I’m a big nerd when it comes to romance novels. It is pretty much the only thing, when it comes to fiction, that I will read. If that romance novel somehow ties in sports, and/or has a main character that is an athlete, I am ten times more likely to pick it up and read it. That’s why I was immediately on board to read and review Going Pro: Touchdown by debut author Ashlyn Hope.
Going Pro: Touchdown tells the story of a small-town-turned-big-city-girl named Prudence, who goes by the nickname “Pro.” Pro recently decided to become a licensed massage therapist, scrapping the academia route she had previously planned for her life. The book begins with Pro, a few months into her new career, struggling to pay the rent for her business and unhappy with her current beau, a guy she met on the Internet and recently started dating.
After impressing a massage client, she gets a job with one of two professional football teams in town. When she decides to go out and celebrate, she runs into her supposed beau, tongue down another woman’s throat. Pro rushes out of the bar and crashes into a guy on the sidewalk. David, nicknamed “Meat Mountain,” quickly sweeps her off her feet. He has her out enjoying life for the first time in a while.

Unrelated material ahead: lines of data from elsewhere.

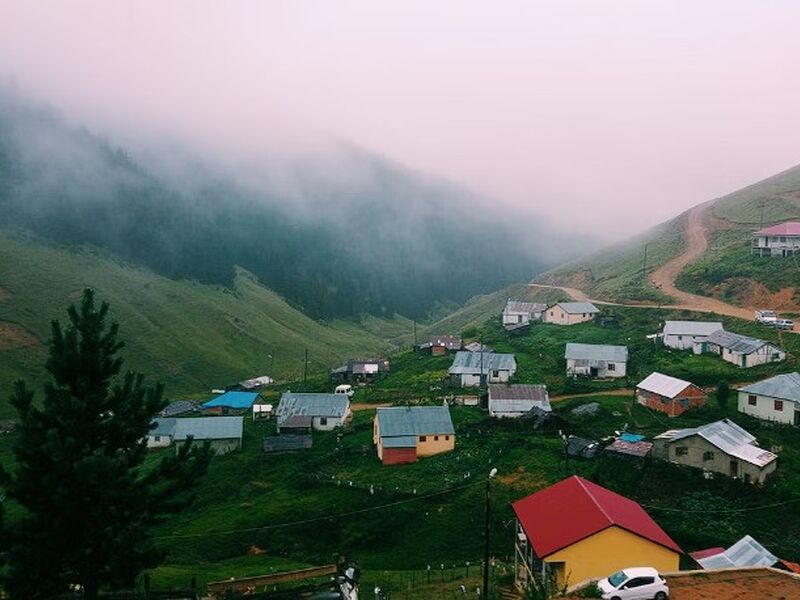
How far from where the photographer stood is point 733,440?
44844 millimetres

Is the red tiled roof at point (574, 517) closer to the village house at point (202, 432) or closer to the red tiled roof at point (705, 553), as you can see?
the red tiled roof at point (705, 553)

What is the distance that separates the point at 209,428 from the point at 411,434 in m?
21.3

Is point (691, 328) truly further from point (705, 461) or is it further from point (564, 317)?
point (705, 461)

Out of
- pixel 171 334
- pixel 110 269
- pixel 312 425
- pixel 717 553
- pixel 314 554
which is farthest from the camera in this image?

I enjoyed this story a lot. I think Ashlyn did a really good job creating a story and world that immediately draws you in, demands your attention and makes you want more when it’s over. The subject slightly reminded me of one of my favorite-yet-canceled-way-too-early television series, The Client List. While these stories are very different, they both involved the world of massage, which lends itself, by nature, to a much sexier kind of storytelling.
While I know it is a debut novel, I think details were missing that could have made the story more complete. Where is Pro from? What city does the story take place in? What made her want to make the switch from academia to massage therapy? How did Frank, the client who got her the job with the football team, find out about her and why did he not just see the team’s other massage therapists? These details, while minute in importance, would help paint a clearer picture for readers. I also think the transitions between the scenes could be more clearly defined, even if it was just a visual change on the page, with more space between the ending paragraph of one scene and the beginning paragraph of the next one. I also think the fact that the book is only about 80 pages made it hard to get a good handle on the details as a reader; in a lot of ways, it read more like a prequel than a first novel. I hope that in the next installment of Pro and David’s story, we’ll get more of a fleshed out story and maybe even some conflict between these lovers.
Overall, Ashlyn’s book is a good first effort. With the addition of more detail, this could be a strong series. I look forward to reading the next part of David and Pro’s story.